* [WYBRANY FRAGMENT]
Jeżdżenie w 2024 zacząłem już pierwszego stycznia od siedemdziesięciu kilometrów na Średniej Pętli Noteckiej, przeciągniętej o odcinek Smogulec–Kcynia.
Rowerowy rok zamknąłem 30 grudnia, również na Średniej Pętli, gdy wbiłem ostatnie 60 kilometrów wyzwania Festive 500.
Nie planowałem takiej klamry, nawet nie pamiętałem, że w Nowy Rok jechałem podobną trasę, ale niechcący fajnie wyszło.


W ciągu roku przejechałem 48 tras o długości przekraczającej 50 kilometrów (o 9 więcej niż przed rokiem), z czego 22 miało więcej niż setkę (o 15 więcej niż w 2023!).
Lista Przebojów
- Najdłuższa trasa: pierwsza dwusetka od 2017, czyli 211 kilometrów Chojnice – Swornegacie – Człuchów pod koniec sierpnia.
- Najbardziej męcząca trasa: urodzinowa jazda z przeziębieniem i dołem we wrześniu.
- Najprzyjemniejsza trasa: sierpniowa wizyta na dwóch wielkich wrzosowiskach w pełnym rozkwicie.
- Największe osiągnięcie: świąteczna pięćsetka, czyli 500 kilometrów od 24 do 31 grudnia.




Zmiany
W przeciwieństwie do 2023, w minionym roku obyło się bez większych zmian.
Wymieniłem zintegrowany czujnik kadencji i prędkości na zestaw osobnych, przy czym miałem trochę problemów.
Na jazdę w jesiennych deszczach kupiłem wodoodporne ochraniacze. Działają, ale mam zastrzeżenia.
Kupiłem też nowe lusterko, po tym jak złamałem poprzednie. Ale że wybrałem ten sam model, to nie liczę tego jako zmiany.
Statystyki
W 2024 zarejestrowałem w sumie 213 aktywności o łącznej długości 7328 kilometrów, które zajęły mi razem 360 godzin i 59 minut, co oznacza, że spędziłem na rowerach 15 dni. W tym czasie podjechałem w górę 40 303 metry.

* [POKAZANE INFORMACJE]
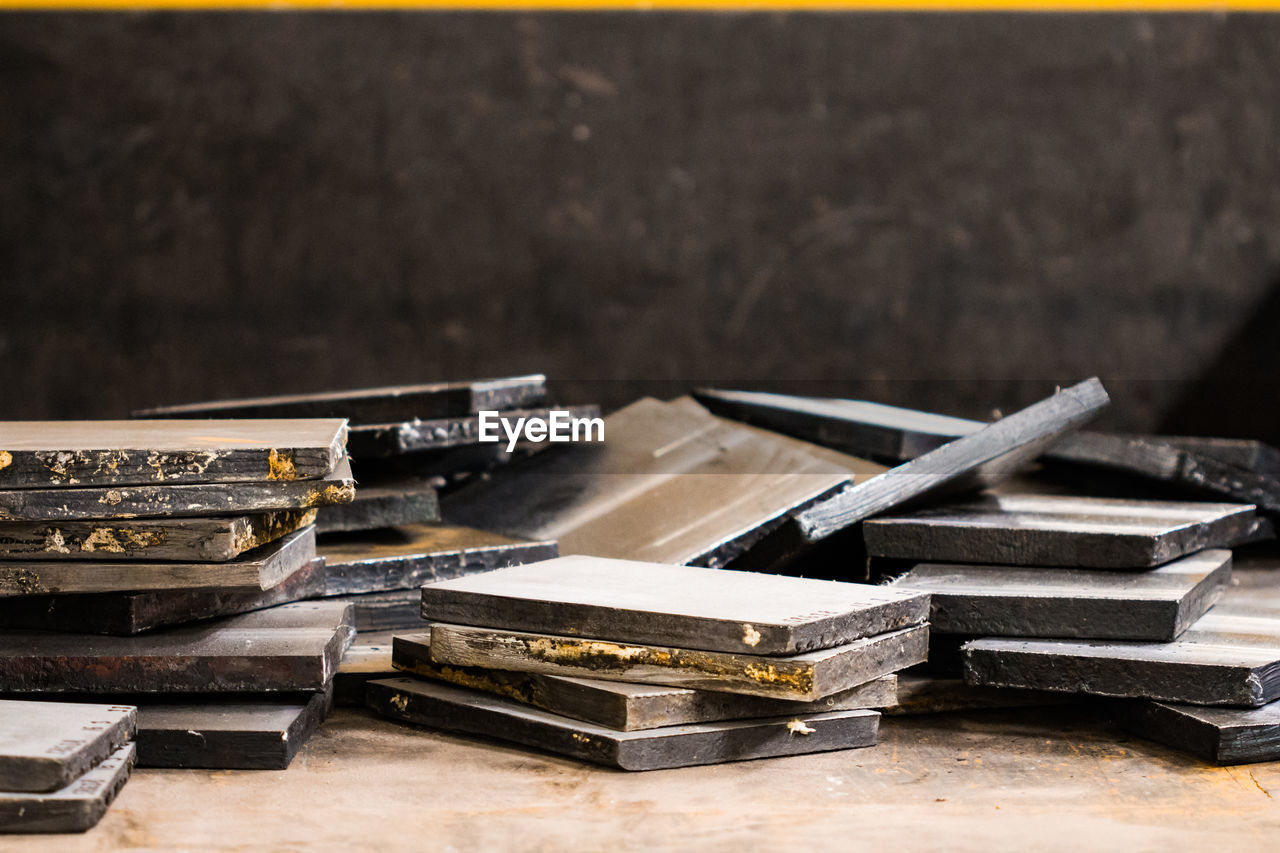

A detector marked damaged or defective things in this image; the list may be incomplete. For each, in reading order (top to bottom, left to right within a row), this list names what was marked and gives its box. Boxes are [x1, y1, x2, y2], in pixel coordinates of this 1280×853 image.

* [CO ZROBIĆ]
**A)** Ile kilometrów liczyła najdłuższa trasa przejechana w 2024 roku według tekstu o rowerowym podsumowaniu roku?
**B)** Przepisz dokładnie z tekstu o rowerowym podsumowaniu roku wszystko od słów "Jeżdżenie w 2024" w dół aż do słów "pod koniec sierpnia.".

* [LISTA ODPOWIEDZI]
**A)** 211 kilometrów.

**B)**
Jeżdżenie w 2024 zacząłem już pierwszego stycznia od siedemdziesięciu kilometrów na Średniej Pętli Noteckiej, przeciągniętej o odcinek Smogulec–Kcynia.
Rowerowy rok zamknąłem 30 grudnia, również na Średniej Pętli, gdy wbiłem ostatnie 60 kilometrów wyzwania Festive 500.
Nie planowałem takiej klamry, nawet nie pamiętałem, że w Nowy Rok jechałem podobną trasę, ale niechcący fajnie wyszło.


W ciągu roku przejechałem 48 tras o długości przekraczającej 50 kilometrów (o 9 więcej niż przed rokiem), z czego 22 miało więcej niż setkę (o 15 więcej niż w 2023!).
Lista Przebojów
- Najdłuższa trasa: pierwsza dwusetka od 2017, czyli 211 kilometrów Chojnice – Swornegacie – Człuchów pod koniec sierpnia.